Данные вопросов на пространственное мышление
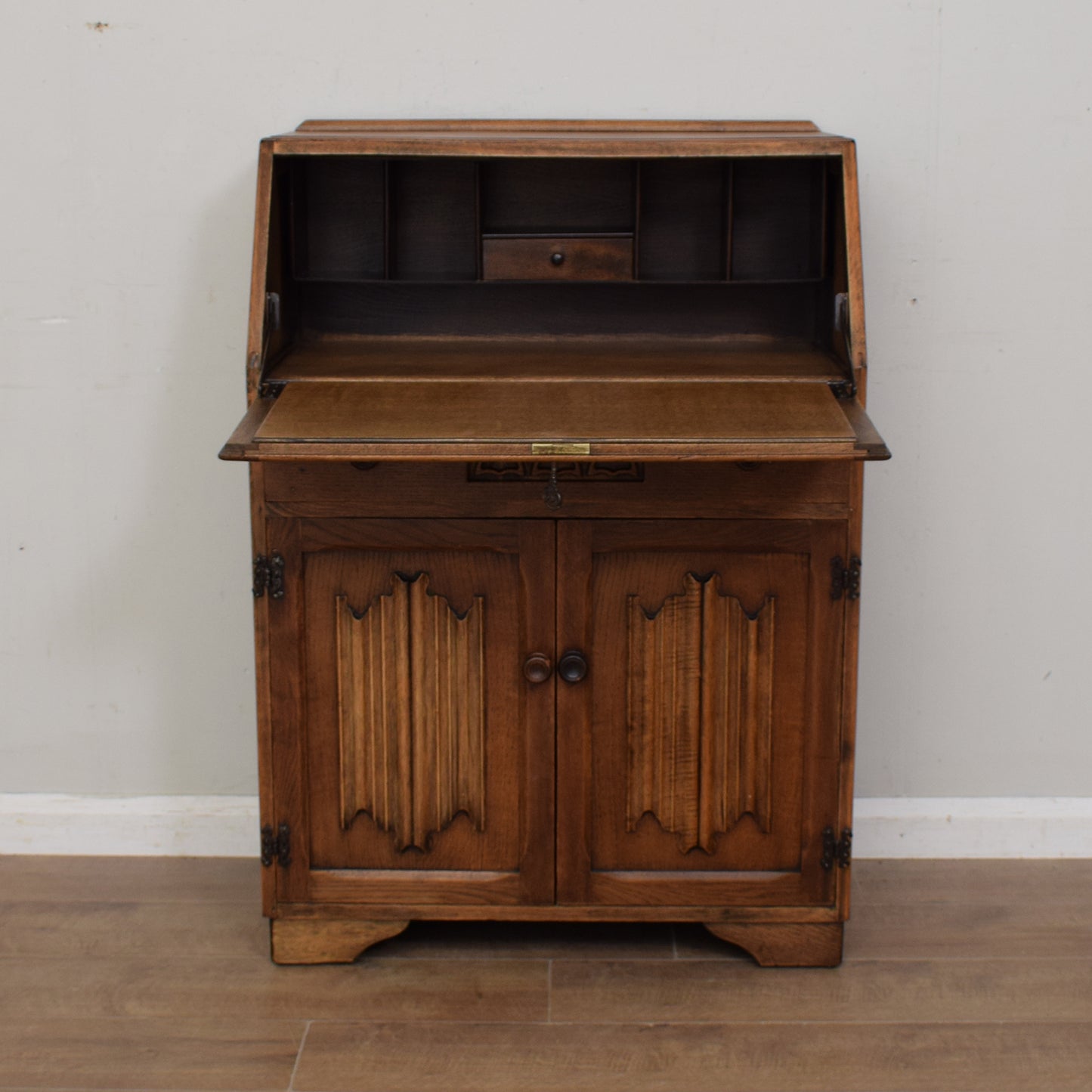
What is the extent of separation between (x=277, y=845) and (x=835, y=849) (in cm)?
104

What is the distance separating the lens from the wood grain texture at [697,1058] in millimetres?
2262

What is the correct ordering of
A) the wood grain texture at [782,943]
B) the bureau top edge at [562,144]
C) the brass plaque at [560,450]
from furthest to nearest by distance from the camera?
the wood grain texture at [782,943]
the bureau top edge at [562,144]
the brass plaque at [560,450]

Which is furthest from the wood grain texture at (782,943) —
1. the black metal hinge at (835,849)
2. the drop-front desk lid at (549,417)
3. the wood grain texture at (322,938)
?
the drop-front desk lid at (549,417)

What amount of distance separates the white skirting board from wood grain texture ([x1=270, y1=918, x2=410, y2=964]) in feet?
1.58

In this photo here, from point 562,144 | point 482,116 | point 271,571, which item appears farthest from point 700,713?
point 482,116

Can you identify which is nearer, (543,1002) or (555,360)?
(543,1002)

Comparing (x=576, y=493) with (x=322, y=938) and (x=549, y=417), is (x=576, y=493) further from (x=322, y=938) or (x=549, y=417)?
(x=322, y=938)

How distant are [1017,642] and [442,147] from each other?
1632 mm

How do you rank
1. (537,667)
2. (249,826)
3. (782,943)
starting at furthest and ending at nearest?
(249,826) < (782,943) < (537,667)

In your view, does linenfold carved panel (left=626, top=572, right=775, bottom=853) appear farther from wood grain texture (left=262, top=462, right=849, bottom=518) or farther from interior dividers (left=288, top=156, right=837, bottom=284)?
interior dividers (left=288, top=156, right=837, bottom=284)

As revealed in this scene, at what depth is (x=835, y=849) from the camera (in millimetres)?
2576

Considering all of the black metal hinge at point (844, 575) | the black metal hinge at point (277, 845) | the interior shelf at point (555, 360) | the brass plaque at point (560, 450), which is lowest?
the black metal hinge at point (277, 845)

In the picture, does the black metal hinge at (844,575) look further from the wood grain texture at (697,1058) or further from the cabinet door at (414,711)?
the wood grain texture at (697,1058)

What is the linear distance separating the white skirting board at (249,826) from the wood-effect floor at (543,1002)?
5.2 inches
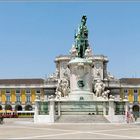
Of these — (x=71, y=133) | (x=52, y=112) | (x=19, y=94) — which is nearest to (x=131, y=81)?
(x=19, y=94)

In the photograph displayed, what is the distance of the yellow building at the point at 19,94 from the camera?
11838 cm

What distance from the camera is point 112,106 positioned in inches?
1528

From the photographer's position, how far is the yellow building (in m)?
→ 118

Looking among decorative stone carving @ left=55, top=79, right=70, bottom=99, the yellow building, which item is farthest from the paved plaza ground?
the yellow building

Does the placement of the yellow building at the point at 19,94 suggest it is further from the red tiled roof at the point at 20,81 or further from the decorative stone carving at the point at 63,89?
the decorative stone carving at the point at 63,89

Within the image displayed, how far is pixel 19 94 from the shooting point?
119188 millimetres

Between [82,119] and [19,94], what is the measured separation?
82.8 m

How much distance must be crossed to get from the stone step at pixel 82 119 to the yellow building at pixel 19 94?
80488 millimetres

» **УСЛОВИЕ ЗАДАЧИ**
Оформите все строки приведённого выше материала в виде нумерованного списка, пропустив пустые строки. Изображения в ответ не включайте.

» **ИТОГОВЫЙ ОТВЕТ**
1. What is the extent of separation between (x=277, y=845) and (x=835, y=849) (in cm)?
2. 104
3. What is the distance separating the lens from the wood grain texture at [697,1058] in millimetres?
4. 2262
5. What is the correct ordering of
6. A) the wood grain texture at [782,943]
7. B) the bureau top edge at [562,144]
8. C) the brass plaque at [560,450]
9. from furthest to nearest by distance from the camera?
10. the wood grain texture at [782,943]
11. the bureau top edge at [562,144]
12. the brass plaque at [560,450]
13. Which is furthest from the wood grain texture at (782,943) —
14. 1. the black metal hinge at (835,849)
15. 2. the drop-front desk lid at (549,417)
16. 3. the wood grain texture at (322,938)
17. ?
18. the drop-front desk lid at (549,417)
19. What amount of distance separates the white skirting board from wood grain texture ([x1=270, y1=918, x2=410, y2=964]) in feet?
20. 1.58
21. In this photo here, from point 562,144 | point 482,116 | point 271,571, which item appears farthest from point 700,713?
22. point 482,116
23. Can you identify which is nearer, (543,1002) or (555,360)?
24. (543,1002)
25. Comparing (x=576, y=493) with (x=322, y=938) and (x=549, y=417), is (x=576, y=493) further from (x=322, y=938) or (x=549, y=417)?
26. (x=322, y=938)
27. How distant are [1017,642] and [442,147] from each other?
28. 1632 mm
29. How do you rank
30. 1. (537,667)
31. 2. (249,826)
32. 3. (782,943)
33. starting at furthest and ending at nearest?
34. (249,826) < (782,943) < (537,667)
35. In your view, does linenfold carved panel (left=626, top=572, right=775, bottom=853) appear farther from wood grain texture (left=262, top=462, right=849, bottom=518) or farther from interior dividers (left=288, top=156, right=837, bottom=284)?
36. interior dividers (left=288, top=156, right=837, bottom=284)
37. As revealed in this scene, at what depth is (x=835, y=849) from the camera (in millimetres)?
38. 2576
39. Considering all of the black metal hinge at point (844, 575) | the black metal hinge at point (277, 845) | the interior shelf at point (555, 360) | the brass plaque at point (560, 450), which is lowest?
40. the black metal hinge at point (277, 845)
41. In the picture, does the black metal hinge at (844,575) look further from the wood grain texture at (697,1058) or further from the cabinet door at (414,711)?
42. the wood grain texture at (697,1058)
43. What is the linear distance separating the white skirting board at (249,826) from the wood-effect floor at (543,1002)?
44. 5.2 inches
45. Of these — (x=71, y=133) | (x=52, y=112) | (x=19, y=94) — which is nearest to (x=131, y=81)?
46. (x=19, y=94)
47. In the photograph displayed, what is the distance of the yellow building at the point at 19,94 from the camera?
48. 11838 cm
49. What distance from the camera is point 112,106 positioned in inches?
50. 1528
51. From the photographer's position, how far is the yellow building (in m)?
52. → 118
53. Looking among decorative stone carving @ left=55, top=79, right=70, bottom=99, the yellow building, which item is farthest from the paved plaza ground?
54. the yellow building
55. Does the placement of the yellow building at the point at 19,94 suggest it is further from the red tiled roof at the point at 20,81 or further from the decorative stone carving at the point at 63,89?
56. the decorative stone carving at the point at 63,89
57. Within the image displayed, how far is pixel 19 94 from the shooting point?
58. 119188 millimetres
59. Between [82,119] and [19,94], what is the measured separation?
60. 82.8 m
61. How much distance must be crossed to get from the stone step at pixel 82 119 to the yellow building at pixel 19 94?
62. 80488 millimetres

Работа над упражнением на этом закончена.